- _Records to use_
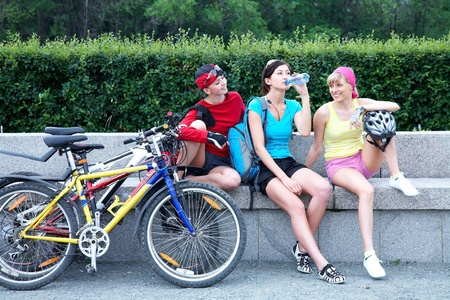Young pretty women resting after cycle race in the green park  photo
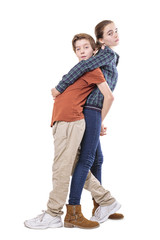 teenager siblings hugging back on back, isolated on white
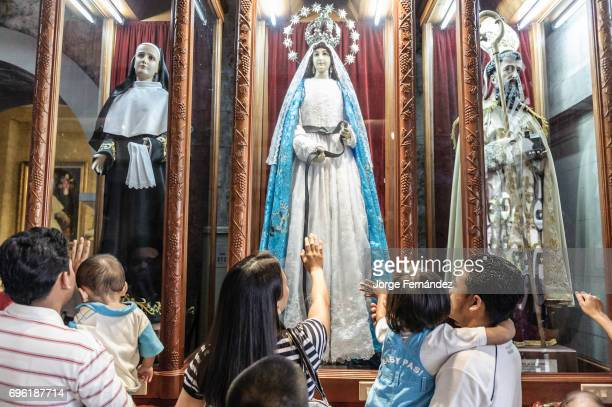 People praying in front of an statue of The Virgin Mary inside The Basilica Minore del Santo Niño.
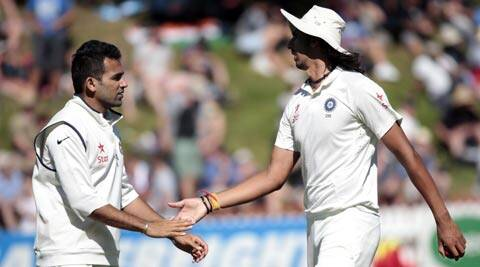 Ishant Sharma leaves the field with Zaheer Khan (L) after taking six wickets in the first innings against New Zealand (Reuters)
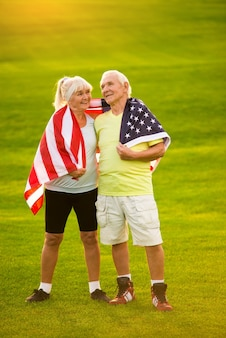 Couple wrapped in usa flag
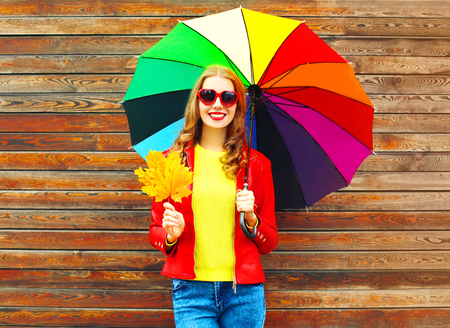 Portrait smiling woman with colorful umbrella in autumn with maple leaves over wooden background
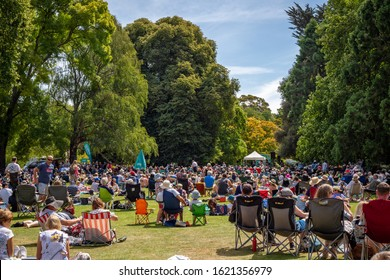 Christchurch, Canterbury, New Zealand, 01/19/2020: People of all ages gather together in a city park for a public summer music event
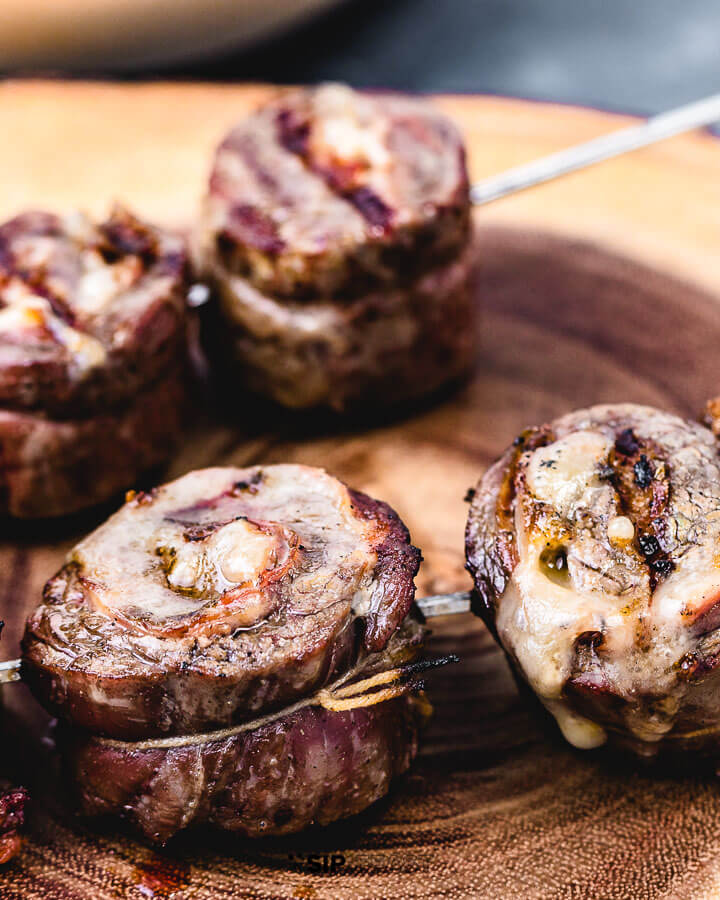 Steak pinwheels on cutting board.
==
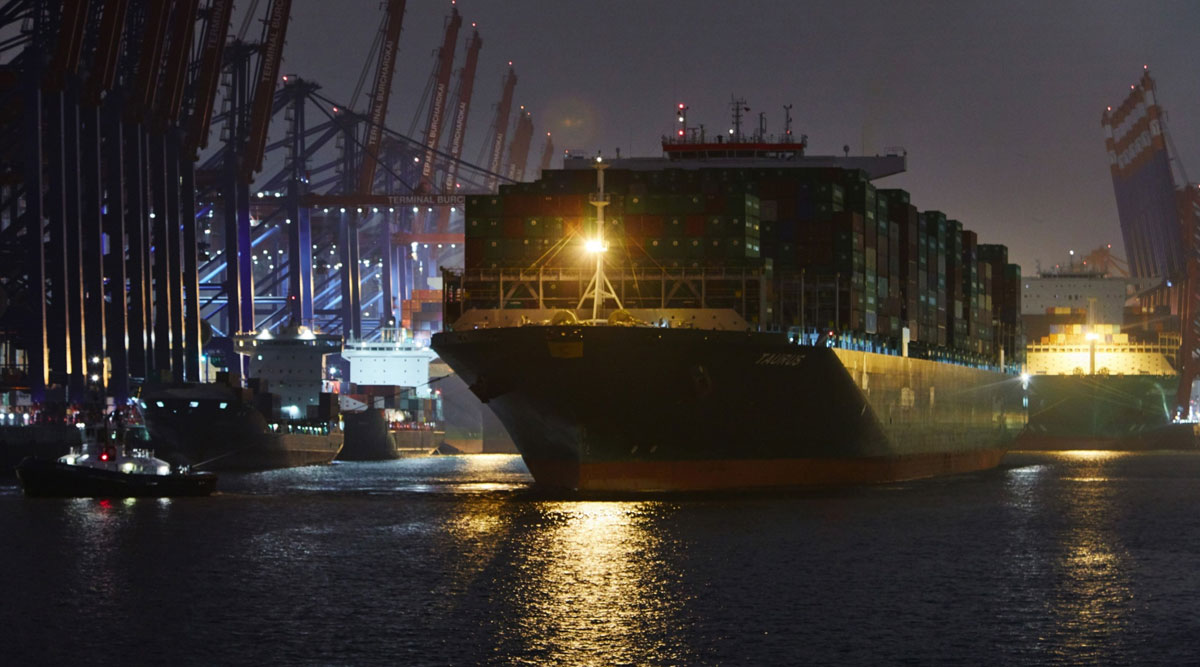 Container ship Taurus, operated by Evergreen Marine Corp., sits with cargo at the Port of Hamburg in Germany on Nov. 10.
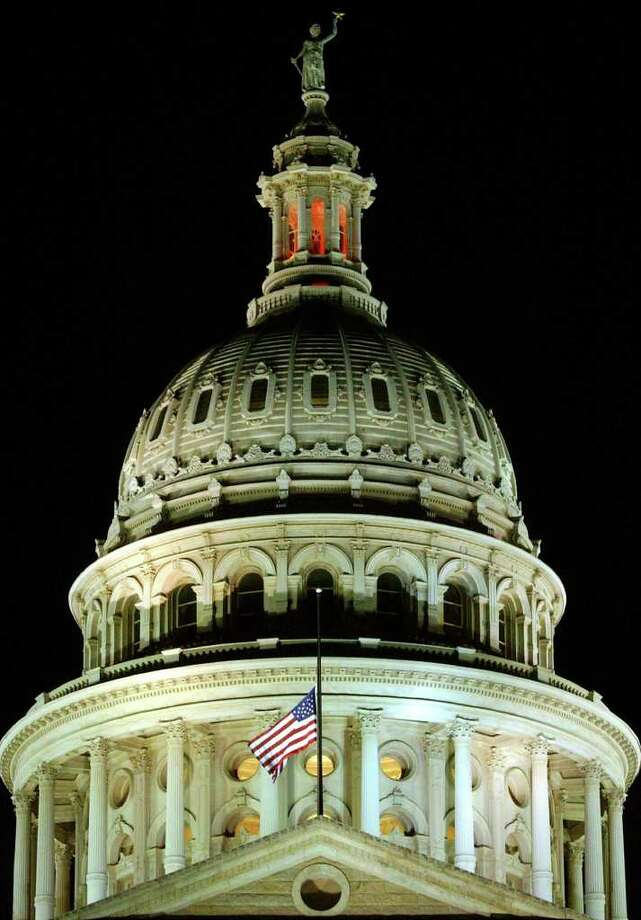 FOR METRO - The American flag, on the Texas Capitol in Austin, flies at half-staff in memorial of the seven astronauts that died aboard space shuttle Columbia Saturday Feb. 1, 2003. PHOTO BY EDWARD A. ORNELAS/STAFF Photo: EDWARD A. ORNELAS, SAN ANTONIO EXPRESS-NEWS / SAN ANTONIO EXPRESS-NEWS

- _The problem_
Repeat, without pictures, exactly the lines of the data above from the one containing "Ishant Sharma leaves" through the one containing "Steak pinwheels on cutting board.", including both and adding nothing.

- _Task result_
 Ishant Sharma leaves the field with Zaheer Khan (L) after taking six wickets in the first innings against New Zealand (Reuters)
 Couple wrapped in usa flag
 Portrait smiling woman with colorful umbrella in autumn with maple leaves over wooden background
 Christchurch, Canterbury, New Zealand, 01/19/2020: People of all ages gather together in a city park for a public summer music event
 Steak pinwheels on cutting board.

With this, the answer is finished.